Production AI agents need durable workflows, tool sandboxing, memory, and model fallback. Here's the architecture we've converged on across multiple products at Shahriar Labs.

The four layers

┌─────────────────────────────────────┐
│  Orchestration  (Temporal / queues) │
├─────────────────────────────────────┤
│  Agent loop     (LLM + tool calls)  │
├─────────────────────────────────────┤
│  Tool layer     (sandboxed, typed)  │
├─────────────────────────────────────┤
│  Memory / context  (knowledge graph)│
└─────────────────────────────────────┘

1. Orchestration — durable workflows

LLM calls fail. Networks time out. Tasks run longer than your serverless function limit. We use Temporal.io for any agent task that takes more than 10 seconds or involves more than 2 LLM calls. Temporal makes workflows durable: if the worker dies mid-task, it replays from the last checkpoint.

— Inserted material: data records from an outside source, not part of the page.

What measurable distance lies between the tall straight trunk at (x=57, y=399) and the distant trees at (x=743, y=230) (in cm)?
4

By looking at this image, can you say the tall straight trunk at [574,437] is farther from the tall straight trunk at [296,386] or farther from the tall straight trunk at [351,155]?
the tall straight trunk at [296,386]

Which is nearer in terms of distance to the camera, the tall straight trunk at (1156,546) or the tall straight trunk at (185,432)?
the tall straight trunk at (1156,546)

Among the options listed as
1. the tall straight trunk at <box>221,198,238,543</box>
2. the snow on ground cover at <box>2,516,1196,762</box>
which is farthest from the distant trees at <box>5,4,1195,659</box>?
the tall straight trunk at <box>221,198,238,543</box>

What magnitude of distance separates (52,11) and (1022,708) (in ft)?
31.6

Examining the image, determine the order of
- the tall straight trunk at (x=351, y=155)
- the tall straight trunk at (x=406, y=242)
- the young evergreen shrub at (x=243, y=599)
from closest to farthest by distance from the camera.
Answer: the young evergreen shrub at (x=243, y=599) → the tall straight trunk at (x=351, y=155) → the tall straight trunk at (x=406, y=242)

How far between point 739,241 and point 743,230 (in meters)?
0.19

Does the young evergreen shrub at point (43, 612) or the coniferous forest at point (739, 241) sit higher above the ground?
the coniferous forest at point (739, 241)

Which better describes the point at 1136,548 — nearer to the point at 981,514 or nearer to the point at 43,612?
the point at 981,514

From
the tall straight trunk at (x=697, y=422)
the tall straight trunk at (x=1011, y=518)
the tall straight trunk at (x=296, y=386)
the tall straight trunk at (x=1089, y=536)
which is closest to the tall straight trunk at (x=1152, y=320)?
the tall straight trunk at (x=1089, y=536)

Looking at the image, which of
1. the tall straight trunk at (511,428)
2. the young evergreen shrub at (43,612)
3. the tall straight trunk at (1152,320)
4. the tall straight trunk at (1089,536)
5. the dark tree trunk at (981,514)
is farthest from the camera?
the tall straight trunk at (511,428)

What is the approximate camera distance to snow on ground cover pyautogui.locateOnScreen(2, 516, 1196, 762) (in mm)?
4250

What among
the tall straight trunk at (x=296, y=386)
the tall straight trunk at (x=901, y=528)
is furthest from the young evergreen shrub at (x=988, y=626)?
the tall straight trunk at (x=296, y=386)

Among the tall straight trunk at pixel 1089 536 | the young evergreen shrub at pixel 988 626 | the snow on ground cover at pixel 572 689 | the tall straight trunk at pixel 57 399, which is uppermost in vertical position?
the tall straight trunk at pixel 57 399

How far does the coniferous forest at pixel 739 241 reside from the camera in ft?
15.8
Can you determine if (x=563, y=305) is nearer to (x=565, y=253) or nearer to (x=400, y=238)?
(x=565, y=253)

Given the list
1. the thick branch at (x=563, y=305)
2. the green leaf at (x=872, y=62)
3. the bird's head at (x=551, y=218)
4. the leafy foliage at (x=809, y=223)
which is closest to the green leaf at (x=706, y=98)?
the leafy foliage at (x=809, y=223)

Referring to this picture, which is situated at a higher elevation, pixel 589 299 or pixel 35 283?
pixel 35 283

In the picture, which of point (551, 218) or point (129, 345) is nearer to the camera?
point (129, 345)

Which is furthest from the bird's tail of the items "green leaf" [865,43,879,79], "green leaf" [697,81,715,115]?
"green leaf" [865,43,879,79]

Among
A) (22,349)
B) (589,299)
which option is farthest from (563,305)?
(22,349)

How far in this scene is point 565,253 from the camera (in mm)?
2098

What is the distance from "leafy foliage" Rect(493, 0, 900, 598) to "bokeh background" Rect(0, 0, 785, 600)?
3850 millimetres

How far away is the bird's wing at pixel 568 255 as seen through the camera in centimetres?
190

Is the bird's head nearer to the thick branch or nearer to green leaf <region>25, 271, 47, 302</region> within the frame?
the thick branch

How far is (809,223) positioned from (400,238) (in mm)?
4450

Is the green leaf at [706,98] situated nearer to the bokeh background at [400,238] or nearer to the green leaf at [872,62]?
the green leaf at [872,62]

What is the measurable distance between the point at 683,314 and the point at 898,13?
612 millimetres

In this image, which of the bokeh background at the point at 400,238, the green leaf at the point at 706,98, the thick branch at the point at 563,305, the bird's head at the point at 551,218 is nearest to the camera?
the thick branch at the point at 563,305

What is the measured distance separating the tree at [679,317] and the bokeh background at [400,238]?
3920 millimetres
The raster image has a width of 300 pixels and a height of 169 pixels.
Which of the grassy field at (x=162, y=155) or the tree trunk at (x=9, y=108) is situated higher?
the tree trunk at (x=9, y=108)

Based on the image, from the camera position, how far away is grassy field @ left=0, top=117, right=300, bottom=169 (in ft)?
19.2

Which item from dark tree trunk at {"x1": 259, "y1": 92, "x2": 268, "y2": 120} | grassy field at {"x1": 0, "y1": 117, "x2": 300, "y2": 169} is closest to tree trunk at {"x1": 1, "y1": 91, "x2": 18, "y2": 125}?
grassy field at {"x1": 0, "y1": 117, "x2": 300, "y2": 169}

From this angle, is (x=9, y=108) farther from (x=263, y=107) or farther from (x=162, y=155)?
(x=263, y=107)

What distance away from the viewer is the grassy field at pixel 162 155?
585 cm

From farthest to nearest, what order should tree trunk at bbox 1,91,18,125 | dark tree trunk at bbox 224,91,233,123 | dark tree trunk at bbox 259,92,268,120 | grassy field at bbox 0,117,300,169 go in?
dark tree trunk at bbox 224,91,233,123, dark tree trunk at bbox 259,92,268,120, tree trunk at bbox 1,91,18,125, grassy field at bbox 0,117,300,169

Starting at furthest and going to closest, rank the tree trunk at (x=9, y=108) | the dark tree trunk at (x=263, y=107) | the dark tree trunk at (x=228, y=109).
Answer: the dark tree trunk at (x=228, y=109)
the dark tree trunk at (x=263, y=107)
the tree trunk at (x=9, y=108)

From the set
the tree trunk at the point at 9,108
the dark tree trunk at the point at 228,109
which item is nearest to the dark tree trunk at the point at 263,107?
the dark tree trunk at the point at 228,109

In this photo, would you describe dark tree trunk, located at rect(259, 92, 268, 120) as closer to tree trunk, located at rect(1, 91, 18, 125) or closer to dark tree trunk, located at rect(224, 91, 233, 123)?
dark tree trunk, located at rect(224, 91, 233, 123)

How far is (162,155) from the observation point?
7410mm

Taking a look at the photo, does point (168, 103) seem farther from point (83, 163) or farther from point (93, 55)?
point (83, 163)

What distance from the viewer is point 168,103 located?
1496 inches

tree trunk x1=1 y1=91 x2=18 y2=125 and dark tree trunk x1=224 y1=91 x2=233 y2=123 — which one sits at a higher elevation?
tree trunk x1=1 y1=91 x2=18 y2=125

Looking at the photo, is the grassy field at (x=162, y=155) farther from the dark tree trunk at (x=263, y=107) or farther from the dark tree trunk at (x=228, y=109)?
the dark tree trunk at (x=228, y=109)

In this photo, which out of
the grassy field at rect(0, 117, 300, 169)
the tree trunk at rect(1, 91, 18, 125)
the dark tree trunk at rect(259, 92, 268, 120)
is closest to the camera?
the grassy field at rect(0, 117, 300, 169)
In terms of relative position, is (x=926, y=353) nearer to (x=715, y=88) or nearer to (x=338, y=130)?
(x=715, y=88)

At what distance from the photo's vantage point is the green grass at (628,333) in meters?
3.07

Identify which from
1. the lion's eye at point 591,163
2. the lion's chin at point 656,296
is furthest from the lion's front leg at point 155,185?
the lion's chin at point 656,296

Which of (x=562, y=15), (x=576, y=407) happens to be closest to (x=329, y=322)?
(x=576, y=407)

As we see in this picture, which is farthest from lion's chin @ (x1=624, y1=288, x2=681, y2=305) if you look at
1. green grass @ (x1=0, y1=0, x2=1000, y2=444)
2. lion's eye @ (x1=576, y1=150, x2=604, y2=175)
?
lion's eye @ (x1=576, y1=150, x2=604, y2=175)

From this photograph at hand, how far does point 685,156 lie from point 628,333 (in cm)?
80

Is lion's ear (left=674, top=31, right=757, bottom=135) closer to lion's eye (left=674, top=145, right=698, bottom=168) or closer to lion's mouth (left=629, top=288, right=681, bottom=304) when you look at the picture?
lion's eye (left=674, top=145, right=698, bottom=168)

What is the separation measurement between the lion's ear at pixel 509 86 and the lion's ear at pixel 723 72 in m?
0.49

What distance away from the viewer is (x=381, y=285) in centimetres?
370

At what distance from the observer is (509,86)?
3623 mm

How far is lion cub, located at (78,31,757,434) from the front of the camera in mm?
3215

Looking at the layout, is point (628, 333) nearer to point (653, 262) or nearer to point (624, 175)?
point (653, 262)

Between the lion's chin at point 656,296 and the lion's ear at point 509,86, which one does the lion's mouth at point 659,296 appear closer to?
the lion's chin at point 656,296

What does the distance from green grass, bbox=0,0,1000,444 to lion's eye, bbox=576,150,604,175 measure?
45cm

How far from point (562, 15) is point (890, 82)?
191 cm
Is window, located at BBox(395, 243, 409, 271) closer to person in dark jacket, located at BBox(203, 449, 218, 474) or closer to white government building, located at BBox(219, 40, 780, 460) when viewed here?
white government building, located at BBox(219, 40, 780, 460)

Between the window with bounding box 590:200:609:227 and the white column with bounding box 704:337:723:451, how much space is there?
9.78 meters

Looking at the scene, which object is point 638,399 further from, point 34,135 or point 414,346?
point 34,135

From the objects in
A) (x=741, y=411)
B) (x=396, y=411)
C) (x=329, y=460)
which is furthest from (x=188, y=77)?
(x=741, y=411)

// QuantumSketch video generation — runs 2-8 minutes
func VideoGenerationWorkflow(ctx workflow.Context, req VideoRequest) error {
    ao := workflow.ActivityOptions{ScheduleToCloseTimeout: 10 * time.Minute}
    ctx = workflow.WithActivityOptions(ctx, ao)

    var storyboard Storyboard
    workflow.ExecuteActivity(ctx, GenerateStoryboardActivity, req).Get(ctx, &storyboard)

    var rendered []VideoChunk
    for _, beat := range storyboard.Beats {
        var chunk VideoChunk
        workflow.ExecuteActivity(ctx, RenderManimActivity, beat).Get(ctx, &chunk)
        rendered = append(rendered, chunk)
    }

    return workflow.ExecuteActivity(ctx, MergeAndPublishActivity, rendered).Get(ctx, nil)
}

2. Model fallback

Never hard-code a single model. We route through a fallback chain — primary fails (rate limit, context overflow) → secondary → free tier:

var modelChain = []string{
    "anthropic/claude-sonnet-4-6",
    "google/gemini-2.5-flash",
    "deepseek/deepseek-r1:free",  // free tier via openrouter
}

The openrouter-free-infer skill handles this automatically — see it on GitHub.

3. Tool sandboxing

Every tool the agent can call runs in a subprocess with:

Filesystem: read-only except an explicit scratch dir
Network: allowlisted domains only
Timeout: hard 30s per call

4. Memory — knowledge graph

Flat RAG (vector search over docs) loses entity relationships. We use Context-Heavy, our multi-tenant knowledge-graph API, to store structured facts about codebases, users, and systems. Traversal via recursive CTEs on pgvector-backed PostgreSQL.